All that is wanted is the exact text of each line from the one with "category: wildebeestblue" to the close of the listing, ends included.
*** Block opens ***
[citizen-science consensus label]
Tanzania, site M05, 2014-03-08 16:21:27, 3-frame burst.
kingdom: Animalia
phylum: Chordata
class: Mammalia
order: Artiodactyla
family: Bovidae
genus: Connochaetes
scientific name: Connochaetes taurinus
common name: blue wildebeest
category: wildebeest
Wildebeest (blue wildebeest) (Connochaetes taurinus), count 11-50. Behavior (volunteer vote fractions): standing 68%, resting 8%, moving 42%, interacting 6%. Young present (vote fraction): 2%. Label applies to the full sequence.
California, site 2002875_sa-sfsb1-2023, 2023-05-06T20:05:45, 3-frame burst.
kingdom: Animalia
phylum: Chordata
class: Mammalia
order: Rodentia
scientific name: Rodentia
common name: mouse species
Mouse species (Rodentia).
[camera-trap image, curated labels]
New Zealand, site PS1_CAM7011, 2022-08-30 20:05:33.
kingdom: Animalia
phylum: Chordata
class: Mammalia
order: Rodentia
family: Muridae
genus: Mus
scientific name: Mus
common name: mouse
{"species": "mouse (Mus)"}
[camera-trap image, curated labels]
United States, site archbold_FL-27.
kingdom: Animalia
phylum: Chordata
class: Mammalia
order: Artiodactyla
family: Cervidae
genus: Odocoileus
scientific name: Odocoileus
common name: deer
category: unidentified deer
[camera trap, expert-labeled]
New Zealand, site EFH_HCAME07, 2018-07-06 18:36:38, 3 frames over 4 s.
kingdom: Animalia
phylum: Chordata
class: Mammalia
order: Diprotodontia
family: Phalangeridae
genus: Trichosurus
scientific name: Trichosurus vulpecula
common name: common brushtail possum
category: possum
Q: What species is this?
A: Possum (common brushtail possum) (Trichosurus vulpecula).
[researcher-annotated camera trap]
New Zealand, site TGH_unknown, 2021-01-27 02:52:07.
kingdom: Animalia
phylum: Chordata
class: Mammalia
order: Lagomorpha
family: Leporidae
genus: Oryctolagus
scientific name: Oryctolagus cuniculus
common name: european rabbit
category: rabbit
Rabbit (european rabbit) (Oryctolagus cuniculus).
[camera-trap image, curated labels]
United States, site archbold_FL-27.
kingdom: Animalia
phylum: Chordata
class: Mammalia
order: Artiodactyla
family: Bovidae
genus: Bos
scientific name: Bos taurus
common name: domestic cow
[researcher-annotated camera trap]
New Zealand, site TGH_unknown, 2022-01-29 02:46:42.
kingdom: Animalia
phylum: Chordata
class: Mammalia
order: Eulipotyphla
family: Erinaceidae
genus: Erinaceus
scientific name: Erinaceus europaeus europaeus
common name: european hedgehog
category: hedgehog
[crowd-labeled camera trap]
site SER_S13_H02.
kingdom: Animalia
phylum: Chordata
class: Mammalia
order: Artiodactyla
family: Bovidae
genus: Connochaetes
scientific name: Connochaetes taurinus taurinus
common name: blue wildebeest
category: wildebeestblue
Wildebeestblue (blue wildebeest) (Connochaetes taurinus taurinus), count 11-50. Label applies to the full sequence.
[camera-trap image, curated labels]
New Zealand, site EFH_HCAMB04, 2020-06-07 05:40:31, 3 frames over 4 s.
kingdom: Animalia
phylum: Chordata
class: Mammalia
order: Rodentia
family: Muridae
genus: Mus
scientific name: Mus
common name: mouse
*** Block closes ***
--- Solution for this task ---
category: wildebeestblue
Wildebeestblue (blue wildebeest) (Connochaetes taurinus taurinus), count 11-50. Label applies to the full sequence.
[camera-trap image, curated labels]
New Zealand, site EFH_HCAMB04, 2020-06-07 05:40:31, 3 frames over 4 s.
kingdom: Animalia
phylum: Chordata
class: Mammalia
order: Rodentia
family: Muridae
genus: Mus
scientific name: Mus
common name: mouse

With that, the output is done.